◆ **Extracted text**:
============================================================

Beginning with the wonderfully rhythmical lines ‘I sprang to the stirrup, and Joris, and he; / I gallop’d, Dirck gallop’d, we gallop’d all three’. But this poem, describing a horse-ride to deliver some important news (although we never learn what the news actually is). Instead, the emphasis is on the journey itself, with the sound of the galloping horses excellently captured through the metre of the verse. This poem has a notable claim to fame: in 1889, it became the first poem (spoken by the author) to be recorded on a phonograph, when Browning recited (half-remembered) words from the poem into an Edison phonograph at a dinner party.

Henry Cholmondeley Pennell, ‘The Night Mail North’.

Now then, take your seats! for Glasgow and the North;
Chester! – Carlisle! – Holyhead, – and the wild Firth of Forth,

‘Clap on the steam and sharp’s the word,
You men in scarlet cloth: –

‘Are there any more pas .. sengers,
For the Night .. Mail .. to the North!’
Are there any more passengers?
Yes three – but they can’t get in, –
Too late, too late! – How they bellow and knock,
They might as well try to soften a rock
As the heart of that fellow in green …’

Before W. H. Auden’s more famous ‘Night Mail’ poem from 1936, there was this poem, whose full title is ‘The Night Mail North (Euston Square, 1840)’ – 1840 being the year the penny post was introduced in Britain. Pennell captures the snatches of conversation on the train as it prepares to embark on its long voyage north and the passengers settle down for their journey in this skilful piece of what we might call documentary poetry.

============================================================

◆ **Information provided**:
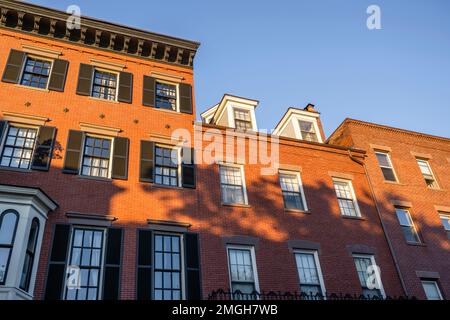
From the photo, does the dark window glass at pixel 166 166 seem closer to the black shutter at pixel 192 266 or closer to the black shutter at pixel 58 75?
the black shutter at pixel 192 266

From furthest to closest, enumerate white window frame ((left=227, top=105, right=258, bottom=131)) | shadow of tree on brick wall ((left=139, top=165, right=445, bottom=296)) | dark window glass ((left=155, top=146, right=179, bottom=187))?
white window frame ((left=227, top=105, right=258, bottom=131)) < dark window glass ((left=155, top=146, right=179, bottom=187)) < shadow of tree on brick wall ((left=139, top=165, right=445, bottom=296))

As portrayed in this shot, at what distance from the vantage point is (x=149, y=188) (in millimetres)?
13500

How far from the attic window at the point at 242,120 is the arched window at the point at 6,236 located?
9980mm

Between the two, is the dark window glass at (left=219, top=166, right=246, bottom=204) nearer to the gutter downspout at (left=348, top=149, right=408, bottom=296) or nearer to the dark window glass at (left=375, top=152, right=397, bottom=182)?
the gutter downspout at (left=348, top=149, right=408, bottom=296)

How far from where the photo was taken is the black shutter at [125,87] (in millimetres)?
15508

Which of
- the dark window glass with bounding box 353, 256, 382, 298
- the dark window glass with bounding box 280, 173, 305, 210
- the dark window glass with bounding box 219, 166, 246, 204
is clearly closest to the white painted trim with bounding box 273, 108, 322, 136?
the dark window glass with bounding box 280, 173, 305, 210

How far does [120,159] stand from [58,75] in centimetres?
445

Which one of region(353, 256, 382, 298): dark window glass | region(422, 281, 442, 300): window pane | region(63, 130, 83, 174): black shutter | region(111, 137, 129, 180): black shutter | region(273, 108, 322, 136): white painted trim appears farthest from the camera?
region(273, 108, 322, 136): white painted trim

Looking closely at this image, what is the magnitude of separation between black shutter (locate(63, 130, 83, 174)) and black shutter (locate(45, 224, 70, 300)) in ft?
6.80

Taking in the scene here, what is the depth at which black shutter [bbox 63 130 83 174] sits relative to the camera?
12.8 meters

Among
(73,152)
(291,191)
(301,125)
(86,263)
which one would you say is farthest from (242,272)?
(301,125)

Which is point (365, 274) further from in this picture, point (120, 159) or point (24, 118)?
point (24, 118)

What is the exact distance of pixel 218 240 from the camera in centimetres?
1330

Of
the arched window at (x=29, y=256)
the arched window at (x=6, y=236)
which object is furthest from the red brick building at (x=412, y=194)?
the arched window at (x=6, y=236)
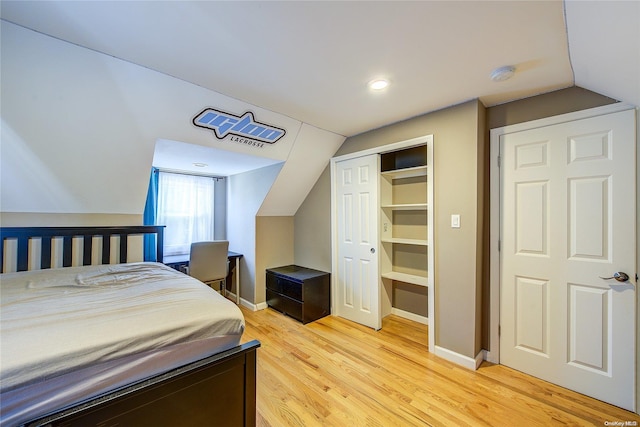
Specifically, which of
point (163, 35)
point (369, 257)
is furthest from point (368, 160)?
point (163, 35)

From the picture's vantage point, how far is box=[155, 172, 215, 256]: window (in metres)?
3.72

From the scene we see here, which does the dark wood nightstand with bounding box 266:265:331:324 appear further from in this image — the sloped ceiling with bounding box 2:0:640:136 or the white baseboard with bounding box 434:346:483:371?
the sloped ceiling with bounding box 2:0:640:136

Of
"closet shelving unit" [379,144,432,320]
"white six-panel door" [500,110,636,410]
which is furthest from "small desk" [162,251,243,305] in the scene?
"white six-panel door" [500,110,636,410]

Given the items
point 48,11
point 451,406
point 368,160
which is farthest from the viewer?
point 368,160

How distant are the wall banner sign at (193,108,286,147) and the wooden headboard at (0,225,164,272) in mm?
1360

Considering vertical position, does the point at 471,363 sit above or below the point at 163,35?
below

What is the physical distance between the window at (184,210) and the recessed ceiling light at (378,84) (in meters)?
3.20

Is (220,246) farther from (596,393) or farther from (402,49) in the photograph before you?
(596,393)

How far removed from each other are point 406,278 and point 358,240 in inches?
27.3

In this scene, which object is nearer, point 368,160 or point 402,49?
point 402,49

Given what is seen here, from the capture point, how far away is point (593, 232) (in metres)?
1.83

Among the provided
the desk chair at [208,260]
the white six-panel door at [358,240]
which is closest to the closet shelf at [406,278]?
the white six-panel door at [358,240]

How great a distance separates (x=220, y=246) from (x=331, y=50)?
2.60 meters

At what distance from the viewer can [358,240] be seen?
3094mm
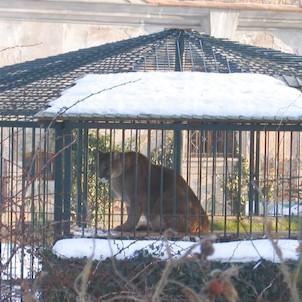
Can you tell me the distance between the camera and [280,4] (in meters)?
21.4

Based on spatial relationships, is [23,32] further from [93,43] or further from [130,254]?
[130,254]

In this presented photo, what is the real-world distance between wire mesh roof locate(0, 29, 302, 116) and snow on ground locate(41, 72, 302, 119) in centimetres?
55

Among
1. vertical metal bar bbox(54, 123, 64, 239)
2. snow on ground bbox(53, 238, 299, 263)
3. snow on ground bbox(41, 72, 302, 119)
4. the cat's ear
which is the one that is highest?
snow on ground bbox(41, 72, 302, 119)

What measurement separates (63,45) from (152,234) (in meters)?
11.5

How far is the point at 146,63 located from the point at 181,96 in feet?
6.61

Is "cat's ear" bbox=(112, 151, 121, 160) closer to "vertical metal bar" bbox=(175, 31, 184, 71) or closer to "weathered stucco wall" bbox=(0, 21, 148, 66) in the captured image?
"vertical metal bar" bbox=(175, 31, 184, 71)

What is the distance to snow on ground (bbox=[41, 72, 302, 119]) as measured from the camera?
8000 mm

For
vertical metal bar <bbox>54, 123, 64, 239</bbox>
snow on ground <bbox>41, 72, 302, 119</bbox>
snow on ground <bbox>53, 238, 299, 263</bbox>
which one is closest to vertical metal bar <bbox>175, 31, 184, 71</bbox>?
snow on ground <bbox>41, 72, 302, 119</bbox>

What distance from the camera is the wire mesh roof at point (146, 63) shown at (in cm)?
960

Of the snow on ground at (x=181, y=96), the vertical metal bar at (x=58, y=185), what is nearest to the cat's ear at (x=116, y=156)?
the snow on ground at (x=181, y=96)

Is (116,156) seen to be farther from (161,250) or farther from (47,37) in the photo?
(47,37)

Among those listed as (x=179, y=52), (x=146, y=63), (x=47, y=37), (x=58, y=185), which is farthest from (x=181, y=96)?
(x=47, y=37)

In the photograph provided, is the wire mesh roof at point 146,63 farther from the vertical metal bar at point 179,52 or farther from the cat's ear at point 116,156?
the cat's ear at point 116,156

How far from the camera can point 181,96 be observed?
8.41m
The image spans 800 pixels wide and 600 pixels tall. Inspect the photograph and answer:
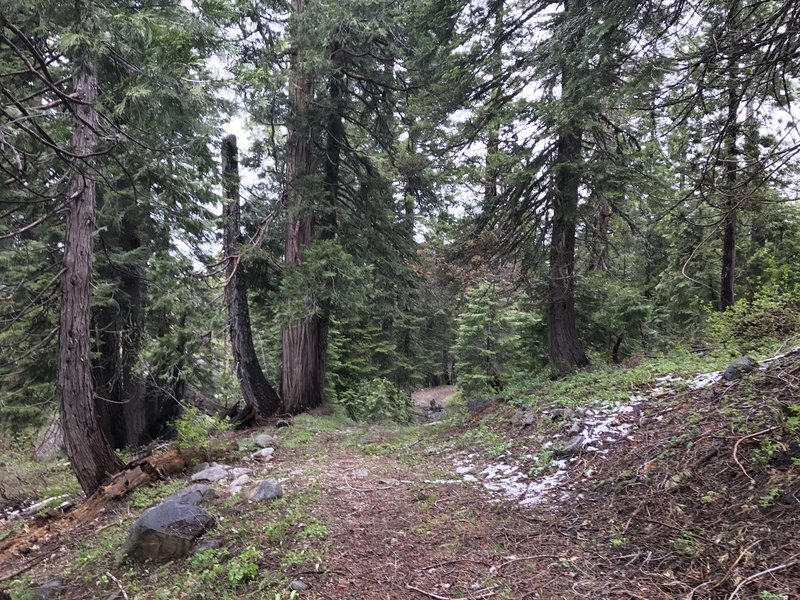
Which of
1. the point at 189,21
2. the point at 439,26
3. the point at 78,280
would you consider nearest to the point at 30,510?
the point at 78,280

============================================================

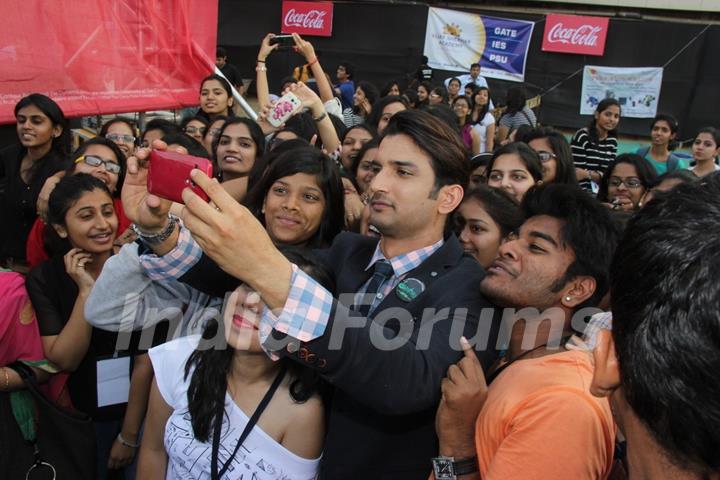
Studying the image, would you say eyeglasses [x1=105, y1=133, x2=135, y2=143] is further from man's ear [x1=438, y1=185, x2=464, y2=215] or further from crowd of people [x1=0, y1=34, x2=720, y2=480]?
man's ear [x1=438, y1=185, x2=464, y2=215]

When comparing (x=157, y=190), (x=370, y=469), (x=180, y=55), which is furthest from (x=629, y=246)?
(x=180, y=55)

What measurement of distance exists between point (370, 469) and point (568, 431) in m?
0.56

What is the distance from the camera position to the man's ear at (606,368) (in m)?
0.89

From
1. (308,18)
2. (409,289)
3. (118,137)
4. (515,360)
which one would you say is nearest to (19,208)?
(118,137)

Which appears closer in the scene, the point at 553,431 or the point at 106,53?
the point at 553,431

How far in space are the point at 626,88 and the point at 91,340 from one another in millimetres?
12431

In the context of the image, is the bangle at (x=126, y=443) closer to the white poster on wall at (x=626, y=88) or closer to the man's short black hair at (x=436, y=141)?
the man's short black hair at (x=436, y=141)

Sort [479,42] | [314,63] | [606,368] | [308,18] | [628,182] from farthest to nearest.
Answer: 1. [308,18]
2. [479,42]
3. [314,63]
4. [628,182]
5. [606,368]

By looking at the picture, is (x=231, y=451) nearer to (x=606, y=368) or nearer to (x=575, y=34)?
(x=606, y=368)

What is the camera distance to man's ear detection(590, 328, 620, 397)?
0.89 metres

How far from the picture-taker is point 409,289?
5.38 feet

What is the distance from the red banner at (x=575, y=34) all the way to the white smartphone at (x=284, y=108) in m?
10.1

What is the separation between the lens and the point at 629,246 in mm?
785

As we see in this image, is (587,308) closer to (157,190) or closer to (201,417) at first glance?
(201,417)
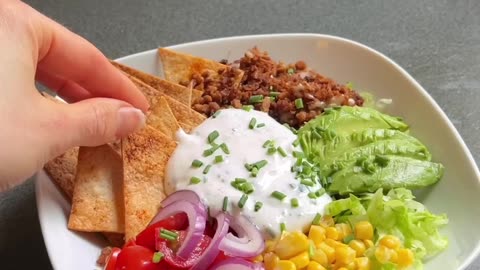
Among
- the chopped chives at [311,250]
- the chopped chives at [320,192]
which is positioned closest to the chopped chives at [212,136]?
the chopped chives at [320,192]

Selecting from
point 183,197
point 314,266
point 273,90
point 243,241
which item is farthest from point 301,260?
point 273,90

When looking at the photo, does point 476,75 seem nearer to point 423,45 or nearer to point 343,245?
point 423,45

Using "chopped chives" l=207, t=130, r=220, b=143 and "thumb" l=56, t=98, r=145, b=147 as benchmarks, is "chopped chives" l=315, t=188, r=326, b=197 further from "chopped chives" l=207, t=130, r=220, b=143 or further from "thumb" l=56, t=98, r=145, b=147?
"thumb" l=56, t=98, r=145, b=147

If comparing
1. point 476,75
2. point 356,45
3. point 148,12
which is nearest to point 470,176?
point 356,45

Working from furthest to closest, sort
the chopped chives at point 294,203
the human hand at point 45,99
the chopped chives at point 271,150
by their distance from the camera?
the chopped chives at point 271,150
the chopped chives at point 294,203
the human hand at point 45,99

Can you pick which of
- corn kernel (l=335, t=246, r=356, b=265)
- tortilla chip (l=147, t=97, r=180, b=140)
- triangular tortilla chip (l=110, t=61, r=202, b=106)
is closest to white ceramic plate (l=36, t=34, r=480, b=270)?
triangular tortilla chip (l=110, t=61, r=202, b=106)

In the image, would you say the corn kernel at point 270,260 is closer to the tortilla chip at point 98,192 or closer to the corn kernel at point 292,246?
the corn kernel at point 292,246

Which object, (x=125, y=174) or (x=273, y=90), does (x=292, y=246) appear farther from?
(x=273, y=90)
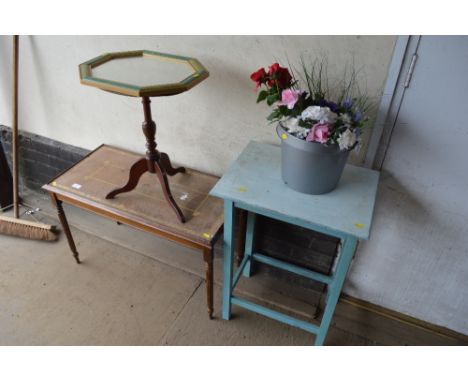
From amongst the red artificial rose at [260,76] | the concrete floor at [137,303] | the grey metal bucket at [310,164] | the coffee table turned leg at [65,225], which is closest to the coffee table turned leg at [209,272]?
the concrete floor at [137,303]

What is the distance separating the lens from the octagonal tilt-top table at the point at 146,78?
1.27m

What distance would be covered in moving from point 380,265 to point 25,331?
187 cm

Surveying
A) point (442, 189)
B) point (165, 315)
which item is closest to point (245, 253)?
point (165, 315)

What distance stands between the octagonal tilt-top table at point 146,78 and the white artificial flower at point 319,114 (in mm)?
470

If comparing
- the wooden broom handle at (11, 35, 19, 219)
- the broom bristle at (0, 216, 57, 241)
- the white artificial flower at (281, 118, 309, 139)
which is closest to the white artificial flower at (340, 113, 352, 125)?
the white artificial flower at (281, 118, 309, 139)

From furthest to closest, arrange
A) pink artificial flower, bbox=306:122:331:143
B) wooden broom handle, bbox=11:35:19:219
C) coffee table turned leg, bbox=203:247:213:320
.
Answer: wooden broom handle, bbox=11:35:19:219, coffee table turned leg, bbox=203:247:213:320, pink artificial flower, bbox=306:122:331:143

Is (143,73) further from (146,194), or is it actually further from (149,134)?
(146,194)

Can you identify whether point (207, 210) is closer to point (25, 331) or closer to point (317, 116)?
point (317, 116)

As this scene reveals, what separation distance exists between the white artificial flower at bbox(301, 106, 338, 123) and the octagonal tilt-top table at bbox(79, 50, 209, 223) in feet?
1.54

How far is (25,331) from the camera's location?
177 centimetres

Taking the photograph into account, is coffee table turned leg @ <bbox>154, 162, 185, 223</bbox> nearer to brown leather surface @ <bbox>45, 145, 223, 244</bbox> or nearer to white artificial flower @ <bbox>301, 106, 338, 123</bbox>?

============================================================

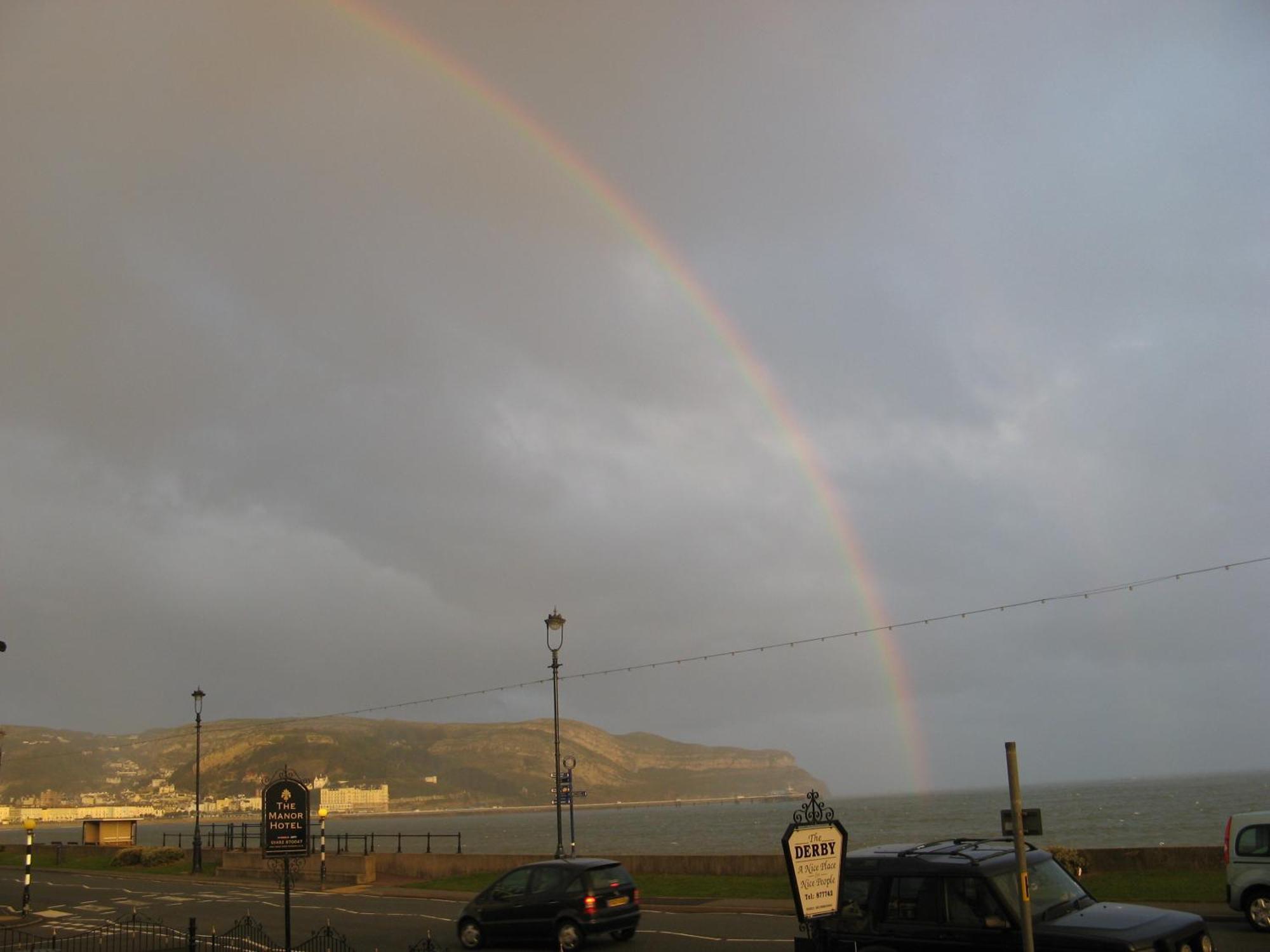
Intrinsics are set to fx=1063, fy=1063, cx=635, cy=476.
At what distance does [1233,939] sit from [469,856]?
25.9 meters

============================================================

◆ **Challenges**:
a. Return the part of the poetry passage that runs from "Yes three –" up to and including "call documentary poetry.", word for word.
b. In the poetry passage, which place names appear in the quoted lines of "The Night Mail North"? List them all.
The listing comes from a separate source, unrelated to the poetry passage.

◆ **Solutions below**:
a.
Yes three – but they can’t get in, –
Too late, too late! – How they bellow and knock,
They might as well try to soften a rock
As the heart of that fellow in green …’

Before W. H. Auden’s more famous ‘Night Mail’ poem from 1936, there was this poem, whose full title is ‘The Night Mail North (Euston Square, 1840)’ – 1840 being the year the penny post was introduced in Britain. Pennell captures the snatches of conversation on the train as it prepares to embark on its long voyage north and the passengers settle down for their journey in this skilful piece of what we might call documentary poetry.

b. Glasgow, Chester, Carlisle, Holyhead, Firth of Forth